Para sintetizar este assunto Glaucoma-Canábis:

  • A maior associação mundial de oftalmologistas e cirurgiões não apoia o tratamento de canábis ou dos seus derivados para o tratamento do glaucoma.
  • Não se automedique com canábis numa tentativa de tratar o glaucoma. Corre o risco de perder a visão se não procurar um tratamento fiável e eficaz para tratar o glaucoma
  • Procure um oftalmologista que lhe apresente as melhores alternativas de tratamento para si.
  • Se for consumidor regular de canábis: reporte esse hábito ao seu médico de família

 

Este é o cenário para o glaucoma.

A canábis não é a solução para já.

Seria interessante que a investigação cientifica tivesse uma abordagem virada para desenvolver terapias de tratamento do glaucoma, que protejam e recuperem o nervo óptico dos danos ou que restaurem o fornecimento de fluxo sanguíneo.

E é possível que num futuro mais próximo consigam isolar um canabinóide que  não seja o THC ou produzir canabinóides sintéticos análogos que dure mais tempo e tenha menos efeitos secundários.

Até lá, os tratamentos convencionais, quer sejam medicamentos (usados numa fase inicial da doença) ou a cirurgia, ultrapassam em performance qualquer medicamento à base de canábis,

 

Referências:

https://www.medicare.pt/mais-saude/prevencao/canabis-medicinal (2024)

https://www.aao.org/eye-health/tips-prevention/medical-marijuana-glaucoma-treament (2023)

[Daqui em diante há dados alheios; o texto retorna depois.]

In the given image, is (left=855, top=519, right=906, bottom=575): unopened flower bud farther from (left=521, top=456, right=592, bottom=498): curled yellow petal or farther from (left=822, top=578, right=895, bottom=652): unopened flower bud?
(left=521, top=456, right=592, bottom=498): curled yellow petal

https://ophthalmology.wustl.edu/is-marijuana-a-treatment-for-glaucoma/ (2023)

https://assileye.com/blog/does-weed-help-glaucoma/ (2022)

https://www.ncbi.nlm.nih.gov/books/NBK224386/ (2001)

 

AVISO: ESTE ARTIGO NÃO TEM NENHUMA PRETENSÃO DE SER UM CONSELHO DE SAÚDE, É MERAMENTE INFORMATIVO, PELO QUE QUAISQUER INICIATIVAS QUE TENHA, RELATIVAMENTE À CANABIS MEDICINAL, DEVEM PASSAR SEMPRE PELO CONSELHO DO SEU MÉDICO ASSISTENTE.